*DATA*:
====================
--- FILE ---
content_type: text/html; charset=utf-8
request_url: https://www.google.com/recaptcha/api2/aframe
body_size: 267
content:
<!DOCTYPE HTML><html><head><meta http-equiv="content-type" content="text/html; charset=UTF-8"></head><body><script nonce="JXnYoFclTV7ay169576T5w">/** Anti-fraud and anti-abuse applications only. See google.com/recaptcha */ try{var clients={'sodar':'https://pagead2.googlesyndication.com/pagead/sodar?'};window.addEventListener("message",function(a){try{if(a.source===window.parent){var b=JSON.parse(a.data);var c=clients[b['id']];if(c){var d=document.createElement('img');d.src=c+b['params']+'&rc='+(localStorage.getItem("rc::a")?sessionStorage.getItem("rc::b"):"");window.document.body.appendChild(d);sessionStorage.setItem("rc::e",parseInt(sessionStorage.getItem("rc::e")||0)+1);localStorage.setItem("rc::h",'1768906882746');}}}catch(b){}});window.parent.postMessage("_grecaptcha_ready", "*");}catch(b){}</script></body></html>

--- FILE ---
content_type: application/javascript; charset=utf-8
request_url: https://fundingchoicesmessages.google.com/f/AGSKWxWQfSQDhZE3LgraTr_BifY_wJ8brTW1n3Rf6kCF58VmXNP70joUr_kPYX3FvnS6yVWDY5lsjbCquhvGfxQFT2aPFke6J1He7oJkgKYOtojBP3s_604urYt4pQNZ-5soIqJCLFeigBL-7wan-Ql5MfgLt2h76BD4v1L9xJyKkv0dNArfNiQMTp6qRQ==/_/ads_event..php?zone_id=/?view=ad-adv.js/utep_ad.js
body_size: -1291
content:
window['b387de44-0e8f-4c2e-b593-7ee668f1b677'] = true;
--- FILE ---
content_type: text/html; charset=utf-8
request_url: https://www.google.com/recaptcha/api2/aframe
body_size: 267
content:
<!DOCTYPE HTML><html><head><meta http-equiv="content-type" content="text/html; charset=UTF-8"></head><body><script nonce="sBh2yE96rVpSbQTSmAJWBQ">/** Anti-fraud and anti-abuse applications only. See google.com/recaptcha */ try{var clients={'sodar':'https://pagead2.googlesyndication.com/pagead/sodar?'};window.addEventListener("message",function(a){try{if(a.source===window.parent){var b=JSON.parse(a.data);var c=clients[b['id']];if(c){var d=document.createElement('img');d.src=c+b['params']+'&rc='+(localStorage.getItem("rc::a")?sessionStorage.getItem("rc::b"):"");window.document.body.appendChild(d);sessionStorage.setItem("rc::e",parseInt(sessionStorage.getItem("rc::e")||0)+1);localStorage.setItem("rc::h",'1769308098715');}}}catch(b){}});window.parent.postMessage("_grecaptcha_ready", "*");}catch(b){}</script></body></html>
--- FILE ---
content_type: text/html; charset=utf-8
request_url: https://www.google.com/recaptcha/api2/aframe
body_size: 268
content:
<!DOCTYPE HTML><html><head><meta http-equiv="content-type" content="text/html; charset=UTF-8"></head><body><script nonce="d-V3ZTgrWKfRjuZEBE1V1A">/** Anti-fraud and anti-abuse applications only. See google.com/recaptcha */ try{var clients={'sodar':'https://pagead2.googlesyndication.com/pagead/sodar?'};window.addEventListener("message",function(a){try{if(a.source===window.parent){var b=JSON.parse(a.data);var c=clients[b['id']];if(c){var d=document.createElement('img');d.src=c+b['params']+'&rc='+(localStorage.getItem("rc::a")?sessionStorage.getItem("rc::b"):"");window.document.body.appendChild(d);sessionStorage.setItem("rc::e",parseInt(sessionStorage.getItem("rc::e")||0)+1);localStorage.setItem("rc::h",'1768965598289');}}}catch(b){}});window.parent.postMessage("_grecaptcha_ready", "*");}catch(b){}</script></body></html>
====================
*WORK TO BE COMPLETED*:
Each line of the data has to be written out exactly as it appears.

*SOLUTION TO THIS PROBLEM*:
--- FILE ---
content_type: text/html; charset=utf-8
request_url: https://www.google.com/recaptcha/api2/aframe
body_size: 267
content:
<!DOCTYPE HTML><html><head><meta http-equiv="content-type" content="text/html; charset=UTF-8"></head><body><script nonce="JXnYoFclTV7ay169576T5w">/** Anti-fraud and anti-abuse applications only. See google.com/recaptcha */ try{var clients={'sodar':'https://pagead2.googlesyndication.com/pagead/sodar?'};window.addEventListener("message",function(a){try{if(a.source===window.parent){var b=JSON.parse(a.data);var c=clients[b['id']];if(c){var d=document.createElement('img');d.src=c+b['params']+'&rc='+(localStorage.getItem("rc::a")?sessionStorage.getItem("rc::b"):"");window.document.body.appendChild(d);sessionStorage.setItem("rc::e",parseInt(sessionStorage.getItem("rc::e")||0)+1);localStorage.setItem("rc::h",'1768906882746');}}}catch(b){}});window.parent.postMessage("_grecaptcha_ready", "*");}catch(b){}</script></body></html>

--- FILE ---
content_type: application/javascript; charset=utf-8
request_url: https://fundingchoicesmessages.google.com/f/AGSKWxWQfSQDhZE3LgraTr_BifY_wJ8brTW1n3Rf6kCF58VmXNP70joUr_kPYX3FvnS6yVWDY5lsjbCquhvGfxQFT2aPFke6J1He7oJkgKYOtojBP3s_604urYt4pQNZ-5soIqJCLFeigBL-7wan-Ql5MfgLt2h76BD4v1L9xJyKkv0dNArfNiQMTp6qRQ==/_/ads_event..php?zone_id=/?view=ad-adv.js/utep_ad.js
body_size: -1291
content:
window['b387de44-0e8f-4c2e-b593-7ee668f1b677'] = true;
--- FILE ---
content_type: text/html; charset=utf-8
request_url: https://www.google.com/recaptcha/api2/aframe
body_size: 267
content:
<!DOCTYPE HTML><html><head><meta http-equiv="content-type" content="text/html; charset=UTF-8"></head><body><script nonce="sBh2yE96rVpSbQTSmAJWBQ">/** Anti-fraud and anti-abuse applications only. See google.com/recaptcha */ try{var clients={'sodar':'https://pagead2.googlesyndication.com/pagead/sodar?'};window.addEventListener("message",function(a){try{if(a.source===window.parent){var b=JSON.parse(a.data);var c=clients[b['id']];if(c){var d=document.createElement('img');d.src=c+b['params']+'&rc='+(localStorage.getItem("rc::a")?sessionStorage.getItem("rc::b"):"");window.document.body.appendChild(d);sessionStorage.setItem("rc::e",parseInt(sessionStorage.getItem("rc::e")||0)+1);localStorage.setItem("rc::h",'1769308098715');}}}catch(b){}});window.parent.postMessage("_grecaptcha_ready", "*");}catch(b){}</script></body></html>
--- FILE ---
content_type: text/html; charset=utf-8
request_url: https://www.google.com/recaptcha/api2/aframe
body_size: 268
content:
<!DOCTYPE HTML><html><head><meta http-equiv="content-type" content="text/html; charset=UTF-8"></head><body><script nonce="d-V3ZTgrWKfRjuZEBE1V1A">/** Anti-fraud and anti-abuse applications only. See google.com/recaptcha */ try{var clients={'sodar':'https://pagead2.googlesyndication.com/pagead/sodar?'};window.addEventListener("message",function(a){try{if(a.source===window.parent){var b=JSON.parse(a.data);var c=clients[b['id']];if(c){var d=document.createElement('img');d.src=c+b['params']+'&rc='+(localStorage.getItem("rc::a")?sessionStorage.getItem("rc::b"):"");window.document.body.appendChild(d);sessionStorage.setItem("rc::e",parseInt(sessionStorage.getItem("rc::e")||0)+1);localStorage.setItem("rc::h",'1768965598289');}}}catch(b){}});window.parent.postMessage("_grecaptcha_ready", "*");}catch(b){}</script></body></html>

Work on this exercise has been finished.